| TASK INSTRUCTIONS |
Set out as a Markdown table every line of the entries, starting with the line containing "Within the selection" and going on through the last line of the entries. Use the columns No. and Text, and skip blank lines.

| ROWS |
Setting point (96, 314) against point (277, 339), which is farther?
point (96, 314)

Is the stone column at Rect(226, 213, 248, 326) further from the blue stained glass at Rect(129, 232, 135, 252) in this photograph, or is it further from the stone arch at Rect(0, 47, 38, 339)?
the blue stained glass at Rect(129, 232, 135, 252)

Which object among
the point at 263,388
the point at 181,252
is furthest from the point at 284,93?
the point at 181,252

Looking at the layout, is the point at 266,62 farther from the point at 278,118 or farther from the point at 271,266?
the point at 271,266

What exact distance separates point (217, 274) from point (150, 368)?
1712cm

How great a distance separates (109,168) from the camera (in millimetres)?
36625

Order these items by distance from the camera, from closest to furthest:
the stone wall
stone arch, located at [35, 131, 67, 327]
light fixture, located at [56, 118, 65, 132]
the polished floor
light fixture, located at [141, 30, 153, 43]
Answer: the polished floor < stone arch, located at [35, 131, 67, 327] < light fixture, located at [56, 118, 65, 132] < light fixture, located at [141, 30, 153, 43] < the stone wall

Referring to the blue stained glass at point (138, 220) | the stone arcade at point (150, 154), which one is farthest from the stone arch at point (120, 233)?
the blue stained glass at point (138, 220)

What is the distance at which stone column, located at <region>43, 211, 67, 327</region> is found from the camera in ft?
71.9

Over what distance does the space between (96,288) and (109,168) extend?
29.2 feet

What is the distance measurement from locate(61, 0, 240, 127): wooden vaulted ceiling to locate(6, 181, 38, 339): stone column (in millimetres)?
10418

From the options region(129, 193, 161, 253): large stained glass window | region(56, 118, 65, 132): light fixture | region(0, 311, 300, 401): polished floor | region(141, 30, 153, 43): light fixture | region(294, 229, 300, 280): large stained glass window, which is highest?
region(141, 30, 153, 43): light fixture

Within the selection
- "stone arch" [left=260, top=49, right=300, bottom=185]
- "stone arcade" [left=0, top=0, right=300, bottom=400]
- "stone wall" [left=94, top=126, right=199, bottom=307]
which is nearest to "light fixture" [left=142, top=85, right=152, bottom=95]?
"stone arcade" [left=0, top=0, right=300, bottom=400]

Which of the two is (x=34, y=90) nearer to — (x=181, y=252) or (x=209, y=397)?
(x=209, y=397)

| ANSWER TO THE EXERCISE |
| No. | Text |
|---|---|
| 1 | Within the selection |
| 2 | - "stone arch" [left=260, top=49, right=300, bottom=185] |
| 3 | - "stone arcade" [left=0, top=0, right=300, bottom=400] |
| 4 | - "stone wall" [left=94, top=126, right=199, bottom=307] |
| 5 | which is nearest to "light fixture" [left=142, top=85, right=152, bottom=95]? |
| 6 | "stone arcade" [left=0, top=0, right=300, bottom=400] |
| 7 | Which of the two is (x=34, y=90) nearer to — (x=181, y=252) or (x=209, y=397)? |
| 8 | (x=209, y=397) |